La même Chambre a estimé que la juridiction de fond a basé sa décision sur une base valide en considérant que « La mère qui a la garde n’a pas refusé d’exécuter la décision ordonnant de lui retirer la garde car la fille sujet de la garde, a exprimé son désir de rester avec sa mère vu que celle-ci a atteint l'âge de 16 ans qui lui donne le droit de choisir, et qu’elle vit réellement et effectivement avec sa mère » (Arrêt n°210/2 du 09/05/2023, dossier n°729/2/2/2022).

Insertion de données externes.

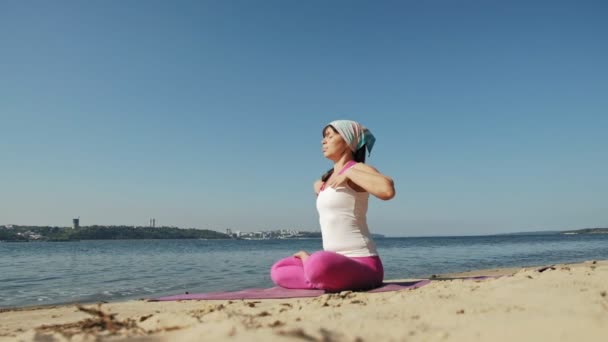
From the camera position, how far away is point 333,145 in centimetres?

La Chambre administrative a considéré que « L'obtention d'une licence de morcèlement sans l’utiliser, avec la preuve de l’exploitation agricole jusqu'au-delà de l’expiration de la validité de cette licence, limitée à 6 mois à compter de la date de sa délivrance, le défaut d’utilisation de ladite licence équivaut son inexistence. Par conséquent, il faut appliquer l'article 42 de la loi n ° 47-06 relative aux impôts des collectivités locales qui exonère de l’impôt sur les terrains urbains et les terrains destinés à l’exploitation agricole même s’ils se trouvent dans le périmètre urbain. » (Arrêt n°06/2 du 05/01/2023, dossier n°3266/4/2/2022).

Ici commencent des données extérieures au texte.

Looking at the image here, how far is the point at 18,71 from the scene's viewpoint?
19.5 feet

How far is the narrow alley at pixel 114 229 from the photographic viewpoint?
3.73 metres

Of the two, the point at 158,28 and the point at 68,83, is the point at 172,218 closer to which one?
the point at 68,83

Ladite Chambre a aussi estimé que « Si le principe est que les décisions de la Cour de cassation ne peuvent faire l’objet de tierce opposition, l'alinéa " C " de l’article 379 du code de procédure civile pose une exception à ce principe en permettant la tierce opposition contre les décisions rendues par la Cour de cassation au sujet des recours en annulation des décisions des autorités administratives. C’est-à-dire que ce recours se limite aux demandes en annulation des décisions administratives sur lesquelles la Cour de cassation est compétente pour statuer en premier et dernier ressort » (Arrêt n°155/1 du 16/02/2023, dossier n°3864/4/1/2019).
Mesdames et messieurs ;
Nous organisons cette séance d'ouverture de l'année judiciaire 2024 sous le slogan « Le sérieux de la performance judiciaire part de la crédibilité de l'engagement éthique », à travers ce slogan, la Cour de cassation souhaite faire part de son engagement à l'appel lancé par Sa Majesté le Roi, à travers le discours du Trône de l’année 2023, à l’ensemble des composantes de la société marocaine de faire preuve de sérieux et de détermination, lorsque Sa Majesté le Roi a déclaré : «Le sérieux doit constamment définir notre ligne de conduite, dans la vie de tous les jours comme au travail. Par conséquent, il doit être de rigueur dans tous les secteurs d’activité : dans le domaine politique, administratif et judiciaire, il importe que prévale le dévouement au service du citoyen, par l’identification de profils qualifiés, par la primauté accordée aux intérêts supérieurs de la Nation et des citoyens, loin des surenchères et des calculs étroits. » Sa Majesté a poursuivi en ajoutant « Le sérieux que Nous préconisons est une approche intégrée qui subordonne l’exercice de la responsabilité à l’exigence de reddition des comptes et fait prévaloir les règles de bonne gouvernance, la valeur travail, le mérite et l’égalité des chances. »
La magistrature étant une profession encadrée par l’éthique et fondée sur des principes et des valeurs nobles, elle conduit au dévouement au travail et le juge prête serment à cet effet avant de commencer à exercer ses fonctions judiciaires. Encadrer l'année judiciaire en cours par ce slogan vise à rappeler à tous les magistrats du Royaume leurs responsabilités et à susciter en eux l'enthousiasme pour poursuivre leurs efforts d'adhésion à la déontologie judiciaire, et faire de leur conscience le premier garant du respect de celle-ci et de faire preuve de sincérité, de dévouement et de sérieux dans l’exercice du devoir professionnel, qui sont à même de dorer l’image des magistrats et d’élever leur statut symbolique au sein de la société et de renforcer la confiance des citoyens en leurs décisions.
Wa assalamou alaykoum wa rahmatou Allah.